Adapun Asy Syafi’iyah (orang-orang yang menyatakan sebagai pengikut Imam Asy Syafi’i) berpendapat, jika seseorang mewaqafkan masjid, lalu tempat itu roboh dan terhenti shalat di sana, (maka) barang waqf tersebut tidak dikembalikan kepada pemilik dan tidak diganti (Ahmad Mufawi, Taisirul Fiqh Al Jami’ Lil Ikhtiyaratil Fiqhiyyah Li Syaikhil Islam Ibnu Taimiyah, II/924).
Pendapat Kedua: Waqaf tidak boleh dijual dan tidak boleh ditukar, kecuali jika manfaat-manfaat waqaf terbengkelai, maka boleh dijual dan boleh ditukar dengan lainnya.

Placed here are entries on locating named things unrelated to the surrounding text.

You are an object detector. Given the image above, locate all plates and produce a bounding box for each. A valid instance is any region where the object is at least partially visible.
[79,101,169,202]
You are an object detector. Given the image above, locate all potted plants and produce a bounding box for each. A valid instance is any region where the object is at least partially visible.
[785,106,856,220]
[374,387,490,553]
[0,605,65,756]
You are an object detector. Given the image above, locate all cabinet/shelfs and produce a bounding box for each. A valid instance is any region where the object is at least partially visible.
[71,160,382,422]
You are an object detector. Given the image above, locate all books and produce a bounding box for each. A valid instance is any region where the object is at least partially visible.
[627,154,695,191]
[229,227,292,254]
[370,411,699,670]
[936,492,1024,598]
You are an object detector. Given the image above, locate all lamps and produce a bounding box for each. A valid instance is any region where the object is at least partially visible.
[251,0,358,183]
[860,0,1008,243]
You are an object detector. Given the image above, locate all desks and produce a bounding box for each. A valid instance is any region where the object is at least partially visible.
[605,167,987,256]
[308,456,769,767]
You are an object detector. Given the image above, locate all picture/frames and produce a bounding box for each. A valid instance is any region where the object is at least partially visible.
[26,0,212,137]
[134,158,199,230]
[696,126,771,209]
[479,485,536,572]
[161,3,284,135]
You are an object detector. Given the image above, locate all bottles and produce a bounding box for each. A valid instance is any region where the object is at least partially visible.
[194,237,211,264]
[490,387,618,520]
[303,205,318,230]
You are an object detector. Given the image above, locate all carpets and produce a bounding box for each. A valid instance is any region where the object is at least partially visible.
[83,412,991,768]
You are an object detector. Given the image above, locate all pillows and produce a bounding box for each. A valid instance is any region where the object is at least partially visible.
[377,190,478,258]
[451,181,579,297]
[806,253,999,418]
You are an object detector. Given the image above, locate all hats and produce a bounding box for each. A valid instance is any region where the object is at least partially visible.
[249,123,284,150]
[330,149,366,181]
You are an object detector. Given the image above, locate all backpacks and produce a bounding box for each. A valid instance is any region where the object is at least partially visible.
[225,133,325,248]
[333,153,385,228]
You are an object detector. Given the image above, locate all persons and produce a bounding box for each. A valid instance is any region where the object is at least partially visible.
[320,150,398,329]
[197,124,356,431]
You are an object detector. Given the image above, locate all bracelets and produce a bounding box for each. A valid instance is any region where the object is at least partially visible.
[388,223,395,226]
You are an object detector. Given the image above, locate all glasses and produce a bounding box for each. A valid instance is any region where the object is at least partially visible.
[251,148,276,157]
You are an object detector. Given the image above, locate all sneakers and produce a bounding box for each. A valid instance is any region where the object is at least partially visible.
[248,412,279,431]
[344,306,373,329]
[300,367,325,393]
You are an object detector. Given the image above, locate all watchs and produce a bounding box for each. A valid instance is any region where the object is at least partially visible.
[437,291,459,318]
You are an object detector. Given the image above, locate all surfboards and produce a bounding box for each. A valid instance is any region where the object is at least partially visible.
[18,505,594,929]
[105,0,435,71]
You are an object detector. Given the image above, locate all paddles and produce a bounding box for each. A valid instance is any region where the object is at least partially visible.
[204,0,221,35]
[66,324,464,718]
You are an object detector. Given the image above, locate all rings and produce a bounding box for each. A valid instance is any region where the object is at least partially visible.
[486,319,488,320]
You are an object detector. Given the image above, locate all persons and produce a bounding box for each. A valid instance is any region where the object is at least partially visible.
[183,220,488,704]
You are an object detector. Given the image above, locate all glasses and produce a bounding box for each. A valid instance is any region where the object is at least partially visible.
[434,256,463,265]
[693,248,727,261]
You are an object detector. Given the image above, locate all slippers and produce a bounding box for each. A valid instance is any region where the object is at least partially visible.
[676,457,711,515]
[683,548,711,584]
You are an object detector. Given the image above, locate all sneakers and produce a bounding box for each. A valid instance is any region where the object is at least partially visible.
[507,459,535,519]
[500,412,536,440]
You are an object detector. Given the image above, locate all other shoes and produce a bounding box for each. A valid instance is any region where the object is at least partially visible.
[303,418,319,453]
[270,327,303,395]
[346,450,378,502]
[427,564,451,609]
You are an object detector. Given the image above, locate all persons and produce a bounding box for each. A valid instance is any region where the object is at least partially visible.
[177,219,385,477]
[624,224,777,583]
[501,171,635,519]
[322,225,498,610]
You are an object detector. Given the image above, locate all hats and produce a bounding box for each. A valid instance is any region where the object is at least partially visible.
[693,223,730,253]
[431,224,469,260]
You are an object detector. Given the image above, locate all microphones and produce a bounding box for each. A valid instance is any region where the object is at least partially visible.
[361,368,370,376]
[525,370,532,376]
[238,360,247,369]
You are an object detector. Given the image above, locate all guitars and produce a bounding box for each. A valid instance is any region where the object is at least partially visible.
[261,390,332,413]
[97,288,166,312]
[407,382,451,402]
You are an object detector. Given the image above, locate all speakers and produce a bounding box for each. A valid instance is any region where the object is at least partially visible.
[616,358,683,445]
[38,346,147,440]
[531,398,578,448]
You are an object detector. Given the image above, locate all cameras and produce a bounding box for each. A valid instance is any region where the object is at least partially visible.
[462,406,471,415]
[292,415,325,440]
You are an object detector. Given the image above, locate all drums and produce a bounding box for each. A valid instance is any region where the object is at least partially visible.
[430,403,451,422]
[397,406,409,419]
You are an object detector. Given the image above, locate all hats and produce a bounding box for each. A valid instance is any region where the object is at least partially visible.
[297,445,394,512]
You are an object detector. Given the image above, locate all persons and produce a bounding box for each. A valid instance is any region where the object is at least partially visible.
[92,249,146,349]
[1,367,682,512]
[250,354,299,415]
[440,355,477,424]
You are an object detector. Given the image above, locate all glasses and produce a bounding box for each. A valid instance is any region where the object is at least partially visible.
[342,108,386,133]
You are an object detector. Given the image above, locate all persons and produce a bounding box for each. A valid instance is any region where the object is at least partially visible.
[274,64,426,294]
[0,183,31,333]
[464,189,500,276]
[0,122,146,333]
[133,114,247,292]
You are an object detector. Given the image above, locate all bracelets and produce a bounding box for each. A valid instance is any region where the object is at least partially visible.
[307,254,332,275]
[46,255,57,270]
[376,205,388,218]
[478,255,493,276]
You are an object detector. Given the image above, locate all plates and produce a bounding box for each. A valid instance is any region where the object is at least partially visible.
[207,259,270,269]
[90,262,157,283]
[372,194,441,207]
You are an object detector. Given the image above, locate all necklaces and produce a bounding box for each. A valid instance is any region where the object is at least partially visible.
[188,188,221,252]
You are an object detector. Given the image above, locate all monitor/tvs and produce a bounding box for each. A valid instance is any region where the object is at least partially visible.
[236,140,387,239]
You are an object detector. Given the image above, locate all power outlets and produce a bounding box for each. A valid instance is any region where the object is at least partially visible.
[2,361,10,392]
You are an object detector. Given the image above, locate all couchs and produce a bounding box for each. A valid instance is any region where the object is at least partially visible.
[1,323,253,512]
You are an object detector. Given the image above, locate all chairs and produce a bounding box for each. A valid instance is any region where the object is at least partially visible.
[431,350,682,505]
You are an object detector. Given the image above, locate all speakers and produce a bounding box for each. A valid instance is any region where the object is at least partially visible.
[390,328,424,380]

Demikian ini pendapat Imam Ahmad (Taudhihul Ahkam Min Bulughil Maram, IV/257).
            Berkenaan dengan pendapat kedua ini, Syaikhul Islam Ibnu Taimiyah rahimahullah menyatakan, bahwa mengganti sesuatu yang dinadzarkan, dan sesuatu yang diwaqafkan dengan sesuatu yang lebih baik darinya, sebagaimana mengganti hewan qurban, maka dalam hal ini terdapat dua pendapat.
Pertama: Mengganti karena kebutuhan. Seperti (waqaf) terbengkelai, lalu dijual, dan dengan uangnya dibelikan penggantinya. Ini semua boleh, karena (yang menjadi) pokoknya, jika sesuatu yang dimaksudkan itu tidak terjadi, maka gantinya (berlaku sebagai) menggantikannya.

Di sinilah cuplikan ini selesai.